OS Optimization was garbage though, it did not disable defragmentation but it disabled windows search cache and other useful stuff. Nowadays just disable hibernation and your good to go. Windows 7-8-10 already disables the features it needs to like superfetch and whatnot. You DON’T NEED IT 🙂
The point is there were many things it did with ease like disabling a lot of stuff like windows search, hibernation, superfetch, virtual memory etc all with ease. Now without those things you have to do them manually many of these things windows does not disable maybe if you only have 1 drive and its an SSD but no windows 10 at least does not disable superfetch, and other settings that lower SSD lifespan. With samsung magician setting everything to your liking took 5 minutes. Now going through every single thing and trying not to forget something takes much much longer. This is all I used magician for except upon first use. The program is pretty much useless now.
Why did you just spout every point I made back at me? anyways….
Are you using an off-brand SSD or something? Because Windows DOES disable a few things automatically. I would know I reinstall windows for people more than the average one would.
I’m sorry it hasn’t worked for you, but it works for me and millions of other people with SSD’s. That’s why they took the features out.
Hello Aaron W….
We get it, however not everyone falls into your category. There is no need to paint everyone with your paint brush. Windows 7-8-10 does not always disable those features automatically as I have learned.

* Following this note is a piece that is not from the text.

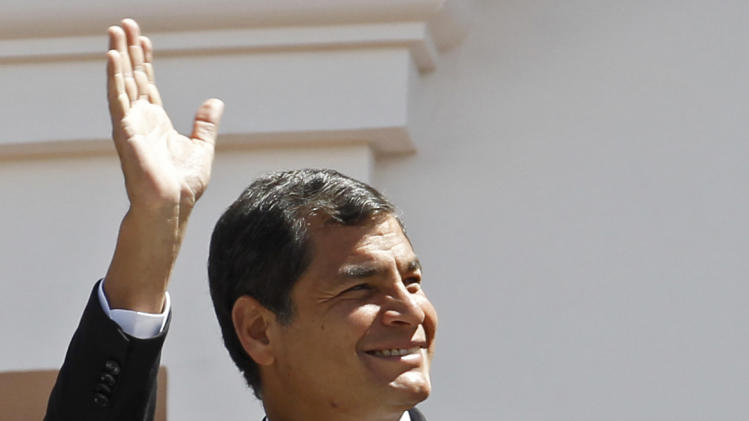 """Ecuador's President Rafael Correa greets passersby from the balcony of the presidential palace during the weekly, The Change of the Guard, in Quito, Ecuador, Monday, June 24, 2013. The Ecuadorian government declared Monday that national sovereignty and universal principles of human rights would govern their decision on granting asylum to Edward Snowden, powerful hints that the former National Security Agency contractor is welcome despite potential repercussions from Washington. Correa said on Twitter that """"we will take the decision that we feel most suitable, with absolute sovereignty."""" AP Photo/Dolores Ochoa))"""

The features included in the previous version of Magician was a plus, now its simply a simplified app that theoretically provides no value other than verifying your SSD and enabling Rapid Mode. This is my take on the matter but for others their mileage may vary.
Thanks
And that’s why I installed and the uninstalled it. I find the older version more intuitive and more helpful in almost every respect. So I choose to hold onto the older version of the software.

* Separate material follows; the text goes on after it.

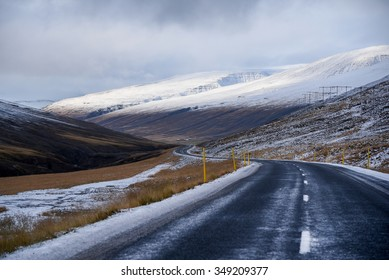 Empty road leading to snow covered mountains, Beautiful landscape in early winter of Iceland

the one question most people have is: why was over provisioning removed.
i would wish that bloggers are more like real journalist and try to answer such a question.

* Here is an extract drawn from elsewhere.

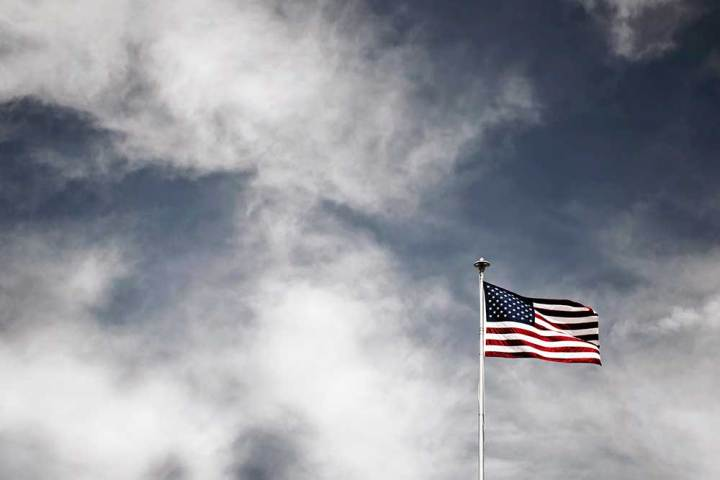 U.S. Flag in Cloudy Sky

but all websites do is reporting that it is missing.. yet no blogger contacted samsung and explains to it´s readers why.
well i wrote samsung and waiting for an answer…..
Got any news?
I suspect because over provisioning is not really necessary, the ssd will last long enough without it.
Version 5 is trash. They removed useful information and features including Total bytes written, OS optimization, Over Provisioning and more.
OS optimization showed up the third attempt to install it, as it’s one of those features that’s model specific and v5 does a terrible job deciphering that.
When the 950 was launched it promised eDrive support for better bitlocker compatibility in a FW update. Around the time the 960 was launched they quietly dropped that promise (what a surprise, the 960 had it promised as an update though).
By removing the option from magician they are further walking back on their promise of better encryption support.
I wish I would have known this before I “upgraded” Maybe I’ll look into downgrading back to the superior version they had before ruining their software…
How the @#$% am I supposed to set over provisioning now?
If you had over provisioning before it is still enabled, open the partition manager on windows and you will see
Thanks I see it is still there. However, what if I need to set it on a new drive? Do I just leave some space unallocated? Will the drive know that’s what it is for?
If an unexperienced user will be using the computer then just leave about a 10% of the SDD space unallocated to avoid slow performance if they fill it up. If it’s your computer you don’t need unallocated space, just make sure to never fill it to the point that windows shows a red bar.
Just installed it and will be promptly rolling back. One of the things I liked the most was the ability to view S.M.A.R.T counters for all dirves, not just Samsung ones. They’ve taken that out for some reason.
The Samsung idiots work? Why remove the tabs such as OS Optimization and Over Provisioning ?!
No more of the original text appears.